Sorrrry harti :smutek: ale być może się myle :usmiech:
Funky Monk
Wyga
Wyga
Posty: 139
Rejestracja: 20 wrz 2012, 13:59
Życiówka na 10k: brak
Życiówka w maratonie: brak

Nieprzeczytany post

Tzn. umówmy się mój post to nie forma narzekania, raczej podziwu dla co po niektórych, osiąganie takich przebiegów jest dla mnie jest na obecną chwilę (pomijając mój poziom) niewykonalne. Aspekt rodziny, dziecka jest tutaj chyba decydujący. Z pracą bieganie można bardzo fajnie połączyć ( fanpage TAK dla prysznica w moim biurze:-). Harti pisał że miewał przebiegi w okolicach 300 km tygodniowo, trzeba o tym pamiętać. Nikt przecież nie sądzi że ładuje tyle przez cały rok, ale pewnie poniżej 150-200 nie schodzi.
trucho
Zaprawiony W Bojach
Zaprawiony W Bojach
Posty: 373
Rejestracja: 26 mar 2013, 08:53
Życiówka na 10k: 43:37
Życiówka w maratonie: brak

Nieprzeczytany post

mar_ek skoro nie wierzysz w to co harti napisał to po co w ogóle to komentujesz?
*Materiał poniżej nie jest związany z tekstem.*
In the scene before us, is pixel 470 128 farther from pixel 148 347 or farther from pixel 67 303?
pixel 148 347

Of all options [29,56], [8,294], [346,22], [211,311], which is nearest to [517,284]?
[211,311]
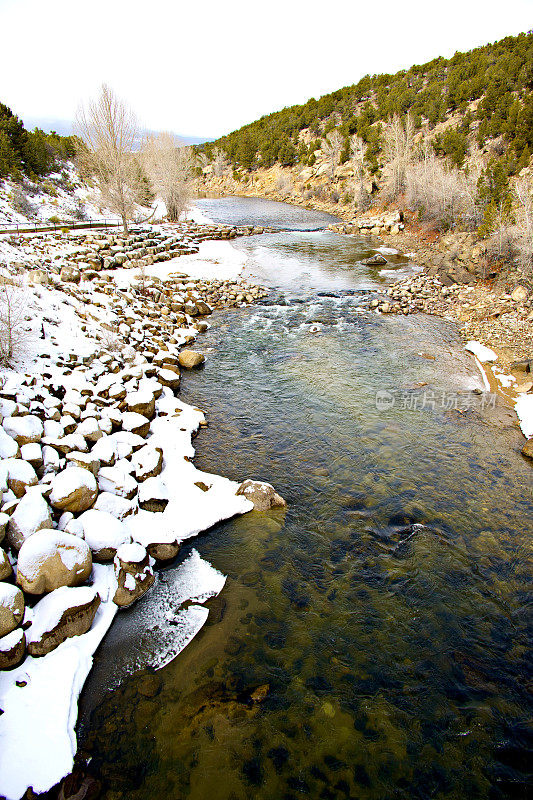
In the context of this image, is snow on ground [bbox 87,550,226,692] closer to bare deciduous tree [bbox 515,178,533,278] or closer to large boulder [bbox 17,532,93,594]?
large boulder [bbox 17,532,93,594]

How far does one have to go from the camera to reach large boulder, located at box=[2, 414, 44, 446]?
286 inches

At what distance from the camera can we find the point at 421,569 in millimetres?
6297

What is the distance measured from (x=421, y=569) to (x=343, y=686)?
2.19 m

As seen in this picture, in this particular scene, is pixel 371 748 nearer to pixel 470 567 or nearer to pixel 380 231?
pixel 470 567

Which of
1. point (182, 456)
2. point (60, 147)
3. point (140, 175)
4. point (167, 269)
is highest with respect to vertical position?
point (60, 147)

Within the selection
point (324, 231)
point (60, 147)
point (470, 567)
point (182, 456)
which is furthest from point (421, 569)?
point (60, 147)

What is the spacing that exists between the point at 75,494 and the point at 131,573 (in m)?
1.60

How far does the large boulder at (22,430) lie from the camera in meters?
7.26

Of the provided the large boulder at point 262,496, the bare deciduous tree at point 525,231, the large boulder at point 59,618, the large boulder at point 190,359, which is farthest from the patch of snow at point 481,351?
the large boulder at point 59,618

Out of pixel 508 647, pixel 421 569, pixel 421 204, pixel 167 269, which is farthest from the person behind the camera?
pixel 421 204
Nie wnosisz nic do tematu postu, tylko podważasz to co pisze autor wątku.
Jakby napisał, że biega 50 km to byś uwierzył? Czy to też za dużo?
300 km to pewnie ok 25h tygodniowo, czyli 3,5 h dziennie. Jeżeli ktoś pracuje i nie ma zbyt wielu inny rzeczy na głowie to nie da się wygospodarować tyle dziennie na trening?
Awatar użytkownika
harti
Zaprawiony W Bojach
Zaprawiony W Bojach
Posty: 413
Rejestracja: 31 sie 2011, 11:41
Życiówka na 10k: brak
Życiówka w maratonie: brak

Nieprzeczytany post

Funky Monk pisze: Harti pisał że miewał przebiegi w okolicach 300 km tygodniowo, trzeba o tym pamiętać. Nikt przecież nie sądzi że ładuje tyle przez cały rok, ale pewnie poniżej 150-200 nie schodzi.
dokładnie, są po prostu okresy że biegam więcej, w maju np. zrobiłem ponad 1000 km, biegając przez 3 tygodnie bo pierwszy tydzień regenerowałem się po Krakowie.. to naprawdę nie jest tak dużo, np. półmaraton (1:40h wolnego biegu) przed śniadaniem, półmaraton wieczorem..

ogólnie od późnej jesieni do końca zimy biegam więcej, minimum 150, 200 czy 250 km tygodniowo, w styczniu było np. 270/tydz. ale miałem też wtedy tydzień regeneracji, i tak jak pisałem, kończy się zima, ograniczam się trochę, do 150-200 km.. za to robię więcej biegania w drugim i trzecim zakresie.. w zimie praktycznie samo OWB1 + czasem kilometrówki na bieżni..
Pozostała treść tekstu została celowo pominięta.